00:22 We are talking about what is known as the P/E, the price to earnings,
00:28 and we look at this standard in the future for the next 12 months.
00:34 If we look at this standard for the next 12 months,
00:38 we find it at 20.3 times the S&P 500 index.
00:42 What does this number mean?
00:44 This means that the investor is ready to pay $20 in exchange for every dollar of profits made by the companies.
00:51 For those who do not know how high this number is, we reached the highest future ratings in the past two years.
01:02 If we look at the averages of the past 5 years, we are above these averages.
01:08 The reason is a specific sector, specifically the technology sector.
01:13 It is not the entire sector, but the Magnificent Seven, the seven largest companies in the technology sector,
01:21 are currently trading at historical profit margins.

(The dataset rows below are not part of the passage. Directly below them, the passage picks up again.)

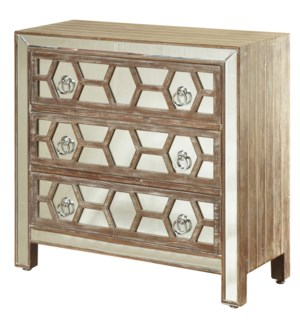 Three Drawer Chest with Panel Mirror Drawer Fronts And Picture Frame Mirror Trim. Hazelnut Wood Fini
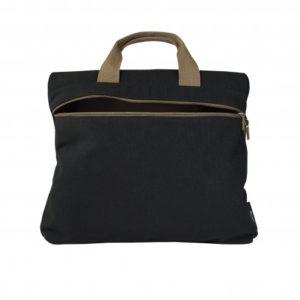 borsa da ufficio retro nero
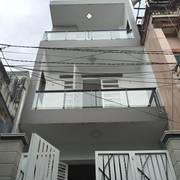 Bán nhà Cư xá Rada Q6  4x12  3 tấm mới đẹp ở liền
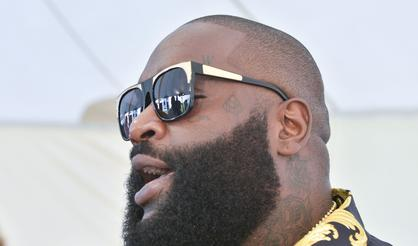 """Rick Ross Takes Shots At 50 Cent On """"Wing Stop (Remix)"""""""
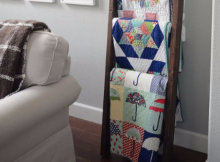 quilt ladder with four steps make it yourself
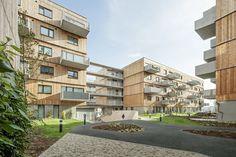 Holzwohnbau Seestadt Aspern, Foto: Hertha Hurnaus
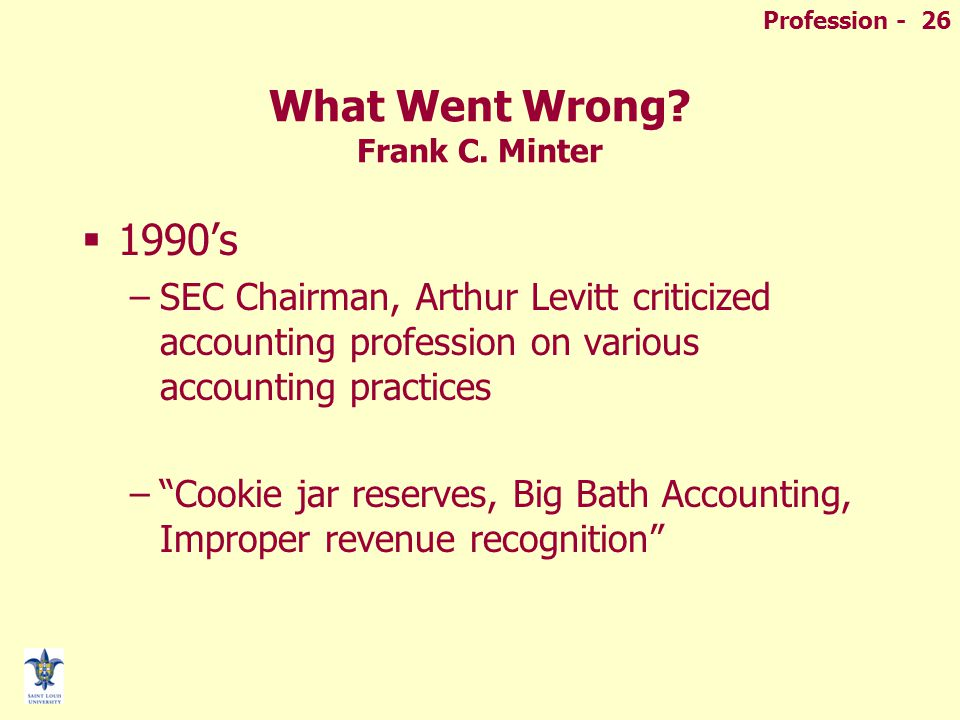 Profession - 26 What Went Wrong. Frank C.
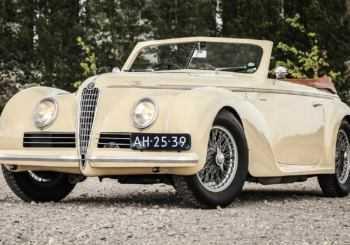 Mille Miglia con furto: sparisce un'Alfa Romeo del 1942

01:24 This means that the price has risen significantly compared to the future earnings.
01:32 We have seen that the P/E rising for the S&P 500 index is not due to the recovery of profits,
01:41 but due to the rise in share prices, which is known as the multiples increase.
01:46 The price of the share that rises is what leads to the rise in profit margins.
01:51 The dilemma is where does this rise come from?
01:54 It comes from eight main sectors, but it mainly comes from the technology sector.
02:01 And from the markets like Nvidia, Microsoft, Alphabet, Apple, Meta, and as we mentioned Nvidia,
02:09 which was the most prominent because the profits and the rise in shares we saw were measurable.
02:14 Only the technology sector today is trading at 28 times future earnings.
02:20 This means that the investor pays 28 dollars in exchange for each dollar of the profits of future companies.
02:27 What is being bet on here?
02:29 It is only artificial intelligence and how these companies will lead their profits.
02:33 But here is the dilemma in itself.
02:36 Because this multiple, when we look at the profits for the technology sector,
02:42 today the investor does not only pay for the profits for a year,
02:45 he pays for profits up to five years, he pays for the growth of the company's profits over five years.
02:51 Therefore, yes, the profits are high and they are measurable.
02:55 But when we look at what the investor is looking at in the artificial intelligence,
03:00 and how it is possible for the profits of the companies to be reflected over the next five years,
03:05 not just one year, we notice that the profit repeat may be acceptable to some extent.